Regia/Director: Mario Mattòli
Soggetto/Subject: Mario Pelosi
Sceneggiatura/Screenplay: Vittorio Metz, Marcello Marchesi, Agenore Incrocci [Age], Furio Scarpelli, Mario Pelosi
Interpreti/Actors: Totò (Pietro Frittelli, il sindaco), Totò (Paolo), Totò (Totò), Carlo Campanini (Oreste, marito di Clara), Franca Marzi (Caterina, domestica di Paolo), Elli Parvo (Teresa, moglie di Paolo), Fulvia Mammi (Anna, figlia di Pietro), Ada Dondini (madre di Giacometto), Franco Pastorino (Giacometto), Aroldo Tieri (Anacleto il sarto), Diana Dei (signora Clara), Bice Valori (moglie di Pietro), Carlo Romano (comm. Buttafava Borelli), Alberto Sorrentino (Giovannino), Mario Castellani (Mario), Guglielmo Inglese (cancelliere), Enzo Garinei (Cicognetti, segretario comunale), Ughetto Bertucci (Ughetto, primo cacciatore), Bruno Lanzarini (dott. Paletta, nuovo pretore), Gustavo Aldo Vecchi [Gustavo Vecchi] (Umberto, lo scemo del paese), Toto Mignone (Carloni, maresciallo dei carabinieri), Pina Gallini (domestica del sindaco), Aldo Giuffrè (avvocato del sindaco), Aleardo Ward, Liana Billi, Gino Cavalieri
Fotografia/Photography: Tonino Delli Colli
Musica/Music: Armando Fragna
Montaggio/Editing: Giuliana Attenni
Suono/Sound: Biagio Fiorelli
Produzione/Production: Golden Film, Ponti-De Laurentiis
Distribuzione/Distribution: Indipendenti Regionali
censura: 10351 del 07-08-1951
Trama: In un paesino vivono due fratelli gemelli: Piero, sindaco del paese, è un uomo austero, rigido, egoista, mentre Paolo, superficiale e spregiudicato, si gode la vita. Il consiglio comunale ha approvato la costruzione di un nuovo penitenziario ma, benché i fondi siano disponibili, il sindaco rifiuta di versare la somma stabilita al proprietario del terreno, il quale è il fratello Paolo.
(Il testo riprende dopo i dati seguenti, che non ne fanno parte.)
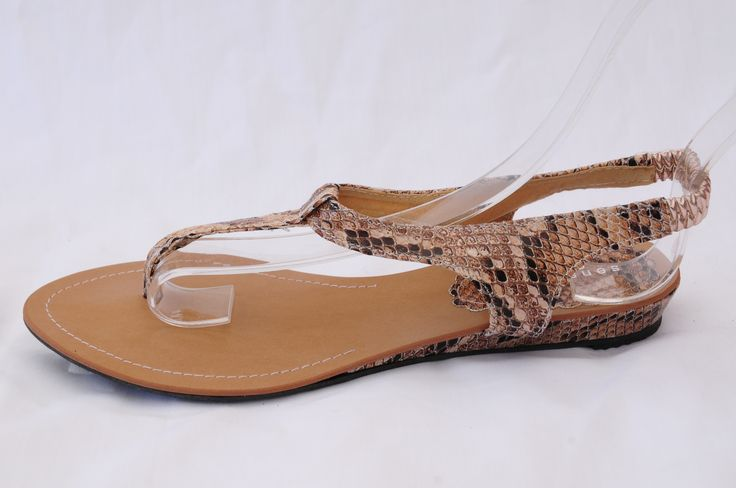 This Summers hottest trend: Snakeskin and more snakeskin! Oranges and tans will go great with these fabulous thong sandals!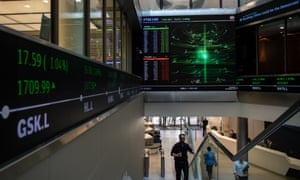 Big screens and a ticker in the main entrance at London Stock Exchange, which is now being courted by its Hong Kong rival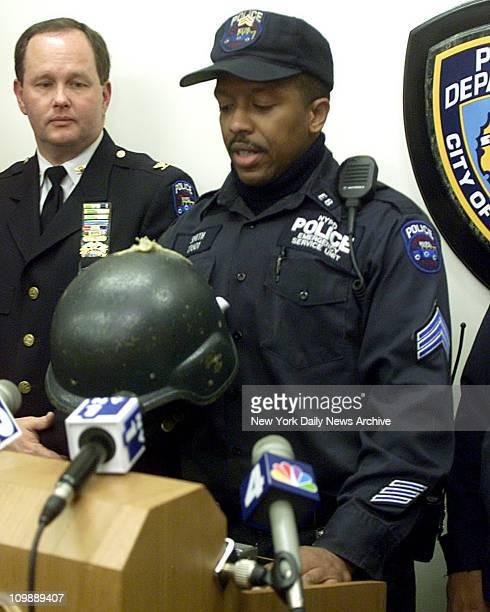 Emergency Service Unit Officer Winston Smith holds the kevlar helmut he was wearing when he was shot in the head hours before delivering a baby on...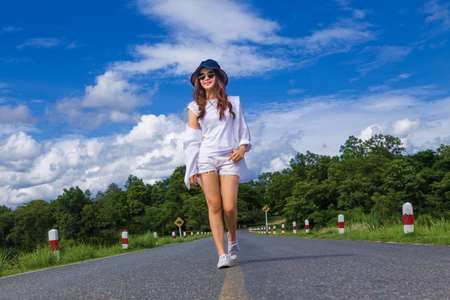 young attractive happy asian teenager woman, in white shirt, short, sunglasses and hat, walking casually and confidently on a road surrounded by nature, concept of carefree and happy free time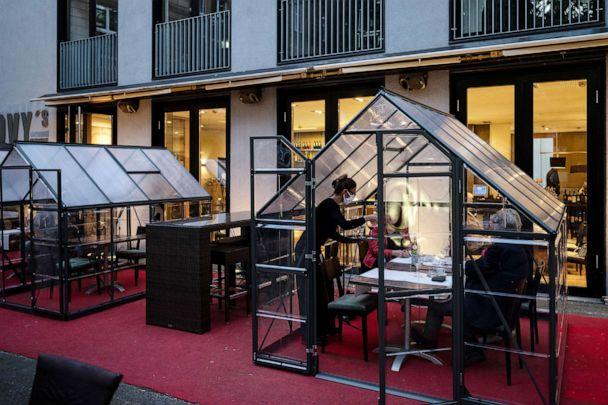 PHOTO: In 'Novy's Brasserie' guests are served at tables in small greenhouses, in Hagen, Germany, May 14, 2020. (Bernd Thissen/picture alliance via Getty Images)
Tutto il paese è interessato alla vicenda, che andrebbe per le lunghe se non intervenisse un nuovo personaggio: i gemelli infatti non sono due ma tre, e il terzo, che ha nome Totò, è appena uscito di prigione. Il sarto del luogo, ex-compagno di carcere di Totò, si serve della sua perfetta rassomiglianza con Paolo e Piero per tentare un colossale raggiro. Totò viene fatto passare per il sindaco Piero: come tale, firma il mandato per l'acquisto del terreno da parte del comune, poi si reca a casa di Paolo, di cui, per un equivoco, sembra insidiare la moglie. Nascono litigi, accuse e denuncie: Piero incolpa Paolo di truffa, Paolo accusa Piero di adulterio. Si giunge al processo in tribunale, dove però interviene Totò, il quale fa cadere le accuse svelando le macchinazioni del sarto.